(Records from a data source)
:::::

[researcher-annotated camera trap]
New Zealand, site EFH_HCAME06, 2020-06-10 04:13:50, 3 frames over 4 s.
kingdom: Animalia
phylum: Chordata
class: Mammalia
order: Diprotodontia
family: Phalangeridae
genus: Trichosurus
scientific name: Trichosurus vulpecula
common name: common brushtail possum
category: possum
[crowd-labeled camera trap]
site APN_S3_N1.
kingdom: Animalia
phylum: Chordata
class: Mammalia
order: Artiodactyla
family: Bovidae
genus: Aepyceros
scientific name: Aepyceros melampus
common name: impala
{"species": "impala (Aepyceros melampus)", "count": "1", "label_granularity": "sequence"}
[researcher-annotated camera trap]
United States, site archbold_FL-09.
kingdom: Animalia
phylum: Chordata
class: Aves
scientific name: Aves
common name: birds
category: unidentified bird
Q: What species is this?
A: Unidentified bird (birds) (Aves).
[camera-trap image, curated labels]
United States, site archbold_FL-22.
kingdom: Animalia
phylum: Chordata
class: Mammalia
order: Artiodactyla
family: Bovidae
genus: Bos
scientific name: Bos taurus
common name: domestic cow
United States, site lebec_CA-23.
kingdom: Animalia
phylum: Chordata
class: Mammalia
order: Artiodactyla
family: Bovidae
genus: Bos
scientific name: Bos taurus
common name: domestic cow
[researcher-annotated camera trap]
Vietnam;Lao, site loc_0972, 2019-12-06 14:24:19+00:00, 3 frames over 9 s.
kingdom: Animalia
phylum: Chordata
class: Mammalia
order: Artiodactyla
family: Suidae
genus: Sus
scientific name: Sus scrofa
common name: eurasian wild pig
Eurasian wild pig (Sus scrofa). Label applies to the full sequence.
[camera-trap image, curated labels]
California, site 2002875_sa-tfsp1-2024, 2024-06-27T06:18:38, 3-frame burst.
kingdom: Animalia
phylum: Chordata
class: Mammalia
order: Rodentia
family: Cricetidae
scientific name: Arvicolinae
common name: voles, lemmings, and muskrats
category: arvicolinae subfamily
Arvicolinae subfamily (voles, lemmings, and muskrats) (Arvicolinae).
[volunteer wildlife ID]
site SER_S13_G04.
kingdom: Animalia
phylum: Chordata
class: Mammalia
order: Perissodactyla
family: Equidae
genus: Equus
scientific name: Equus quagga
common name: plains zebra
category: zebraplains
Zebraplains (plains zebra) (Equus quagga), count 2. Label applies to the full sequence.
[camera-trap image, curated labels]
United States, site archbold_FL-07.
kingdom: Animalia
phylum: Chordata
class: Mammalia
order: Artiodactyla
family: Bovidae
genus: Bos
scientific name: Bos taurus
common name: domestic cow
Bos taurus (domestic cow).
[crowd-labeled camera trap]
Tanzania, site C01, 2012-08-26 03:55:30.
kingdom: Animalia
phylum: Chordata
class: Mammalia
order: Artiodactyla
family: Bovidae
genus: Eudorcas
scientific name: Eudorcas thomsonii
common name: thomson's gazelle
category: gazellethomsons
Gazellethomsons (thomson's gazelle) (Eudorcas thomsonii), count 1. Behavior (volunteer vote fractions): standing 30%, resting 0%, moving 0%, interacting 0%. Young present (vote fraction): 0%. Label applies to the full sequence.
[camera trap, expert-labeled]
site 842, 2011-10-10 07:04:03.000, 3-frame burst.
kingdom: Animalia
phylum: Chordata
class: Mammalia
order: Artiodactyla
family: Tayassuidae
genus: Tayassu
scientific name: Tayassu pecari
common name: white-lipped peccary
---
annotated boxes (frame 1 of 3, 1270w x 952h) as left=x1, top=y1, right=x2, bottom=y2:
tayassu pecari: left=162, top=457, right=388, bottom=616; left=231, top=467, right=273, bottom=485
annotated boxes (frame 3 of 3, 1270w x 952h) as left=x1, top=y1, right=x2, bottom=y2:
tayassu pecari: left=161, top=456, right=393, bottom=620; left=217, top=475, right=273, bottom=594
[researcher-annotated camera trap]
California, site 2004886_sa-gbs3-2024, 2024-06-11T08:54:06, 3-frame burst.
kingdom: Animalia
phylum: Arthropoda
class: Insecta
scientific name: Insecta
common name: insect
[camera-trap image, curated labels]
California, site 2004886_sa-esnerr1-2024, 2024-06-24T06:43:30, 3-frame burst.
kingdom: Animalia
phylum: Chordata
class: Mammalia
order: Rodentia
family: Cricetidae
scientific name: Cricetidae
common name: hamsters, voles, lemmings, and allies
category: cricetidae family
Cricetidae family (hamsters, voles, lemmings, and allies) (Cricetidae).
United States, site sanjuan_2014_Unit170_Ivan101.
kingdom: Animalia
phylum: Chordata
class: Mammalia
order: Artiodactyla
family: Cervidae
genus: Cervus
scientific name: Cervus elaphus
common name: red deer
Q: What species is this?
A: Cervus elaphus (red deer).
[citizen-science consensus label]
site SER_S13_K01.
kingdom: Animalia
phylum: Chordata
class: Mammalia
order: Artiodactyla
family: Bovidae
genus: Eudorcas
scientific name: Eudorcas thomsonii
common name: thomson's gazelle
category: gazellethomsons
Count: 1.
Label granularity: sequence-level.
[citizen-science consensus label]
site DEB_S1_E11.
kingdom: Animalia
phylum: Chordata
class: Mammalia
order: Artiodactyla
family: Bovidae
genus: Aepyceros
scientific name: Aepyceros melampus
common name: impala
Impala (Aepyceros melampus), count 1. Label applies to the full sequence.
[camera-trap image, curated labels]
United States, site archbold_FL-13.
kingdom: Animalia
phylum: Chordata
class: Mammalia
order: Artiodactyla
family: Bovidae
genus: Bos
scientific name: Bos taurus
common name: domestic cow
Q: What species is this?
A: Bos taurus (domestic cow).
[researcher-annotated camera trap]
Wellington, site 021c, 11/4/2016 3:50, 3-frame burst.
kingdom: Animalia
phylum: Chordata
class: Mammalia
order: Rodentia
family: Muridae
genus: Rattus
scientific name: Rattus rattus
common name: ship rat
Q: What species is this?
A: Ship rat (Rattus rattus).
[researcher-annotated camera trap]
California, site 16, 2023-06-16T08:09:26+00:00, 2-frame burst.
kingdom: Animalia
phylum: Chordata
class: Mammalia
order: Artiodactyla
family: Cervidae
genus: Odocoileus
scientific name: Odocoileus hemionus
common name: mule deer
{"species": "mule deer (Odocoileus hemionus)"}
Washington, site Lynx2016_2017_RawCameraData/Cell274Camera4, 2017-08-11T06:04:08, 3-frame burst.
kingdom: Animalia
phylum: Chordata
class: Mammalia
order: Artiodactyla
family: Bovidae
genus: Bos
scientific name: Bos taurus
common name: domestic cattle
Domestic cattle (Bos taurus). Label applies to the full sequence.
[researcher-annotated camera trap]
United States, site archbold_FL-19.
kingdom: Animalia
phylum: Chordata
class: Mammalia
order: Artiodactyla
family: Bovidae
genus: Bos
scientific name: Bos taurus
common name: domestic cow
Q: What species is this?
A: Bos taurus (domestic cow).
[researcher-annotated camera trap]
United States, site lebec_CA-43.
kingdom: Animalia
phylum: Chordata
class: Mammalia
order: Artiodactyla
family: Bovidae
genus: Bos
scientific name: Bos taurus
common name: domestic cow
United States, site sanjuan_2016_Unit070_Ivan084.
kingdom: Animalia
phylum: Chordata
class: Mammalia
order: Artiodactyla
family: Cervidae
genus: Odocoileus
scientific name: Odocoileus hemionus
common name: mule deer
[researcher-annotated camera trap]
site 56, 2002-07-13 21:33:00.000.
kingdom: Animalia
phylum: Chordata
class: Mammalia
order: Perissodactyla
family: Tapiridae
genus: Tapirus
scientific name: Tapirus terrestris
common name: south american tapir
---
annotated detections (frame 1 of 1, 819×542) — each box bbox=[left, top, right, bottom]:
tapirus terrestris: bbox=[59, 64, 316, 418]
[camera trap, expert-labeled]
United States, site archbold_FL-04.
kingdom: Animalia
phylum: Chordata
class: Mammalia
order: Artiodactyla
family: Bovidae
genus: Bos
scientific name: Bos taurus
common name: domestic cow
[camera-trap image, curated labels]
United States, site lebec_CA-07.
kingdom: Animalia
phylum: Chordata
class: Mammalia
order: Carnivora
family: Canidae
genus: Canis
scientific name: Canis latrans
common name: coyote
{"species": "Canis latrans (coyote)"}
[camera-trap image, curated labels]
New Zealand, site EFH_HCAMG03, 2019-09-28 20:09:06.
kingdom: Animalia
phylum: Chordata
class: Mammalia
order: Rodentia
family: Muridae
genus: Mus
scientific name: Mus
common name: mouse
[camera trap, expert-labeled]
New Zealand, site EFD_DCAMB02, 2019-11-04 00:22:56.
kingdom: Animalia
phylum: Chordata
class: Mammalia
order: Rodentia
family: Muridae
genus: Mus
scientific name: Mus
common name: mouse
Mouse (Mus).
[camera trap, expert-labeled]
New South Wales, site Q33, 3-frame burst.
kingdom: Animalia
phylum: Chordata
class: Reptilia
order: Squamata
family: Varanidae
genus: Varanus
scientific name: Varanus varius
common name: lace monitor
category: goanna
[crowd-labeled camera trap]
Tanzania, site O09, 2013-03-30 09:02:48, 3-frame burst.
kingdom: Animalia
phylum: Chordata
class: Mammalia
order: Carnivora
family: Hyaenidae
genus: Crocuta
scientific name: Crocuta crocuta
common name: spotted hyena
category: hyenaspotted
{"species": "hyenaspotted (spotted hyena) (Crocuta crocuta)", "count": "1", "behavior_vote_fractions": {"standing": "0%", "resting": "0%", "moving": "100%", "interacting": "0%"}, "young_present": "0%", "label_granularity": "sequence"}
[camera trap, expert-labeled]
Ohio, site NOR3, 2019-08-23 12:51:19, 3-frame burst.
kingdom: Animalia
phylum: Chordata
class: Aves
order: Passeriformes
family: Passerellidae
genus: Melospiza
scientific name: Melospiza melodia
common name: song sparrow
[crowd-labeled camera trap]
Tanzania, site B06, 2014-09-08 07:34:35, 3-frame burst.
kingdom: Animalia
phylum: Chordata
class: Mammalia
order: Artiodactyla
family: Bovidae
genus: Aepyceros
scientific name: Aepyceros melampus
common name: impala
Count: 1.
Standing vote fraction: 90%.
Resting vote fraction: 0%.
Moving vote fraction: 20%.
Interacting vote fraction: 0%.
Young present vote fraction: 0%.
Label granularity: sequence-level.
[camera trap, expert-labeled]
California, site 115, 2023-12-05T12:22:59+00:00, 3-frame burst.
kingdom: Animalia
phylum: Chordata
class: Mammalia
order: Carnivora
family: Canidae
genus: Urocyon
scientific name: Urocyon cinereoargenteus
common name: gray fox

:::::

REQUIREMENT: The lines above starting at the one that contains "common name: voles, lemmings, and muskrats" and ending at the one that contains "genus: Equus" must be transcribed exactly, and no other lines may appear.

ANSWER FOR THIS EXERCISE:
common name: voles, lemmings, and muskrats
category: arvicolinae subfamily
Arvicolinae subfamily (voles, lemmings, and muskrats) (Arvicolinae).
[volunteer wildlife ID]
site SER_S13_G04.
kingdom: Animalia
phylum: Chordata
class: Mammalia
order: Perissodactyla
family: Equidae
genus: Equus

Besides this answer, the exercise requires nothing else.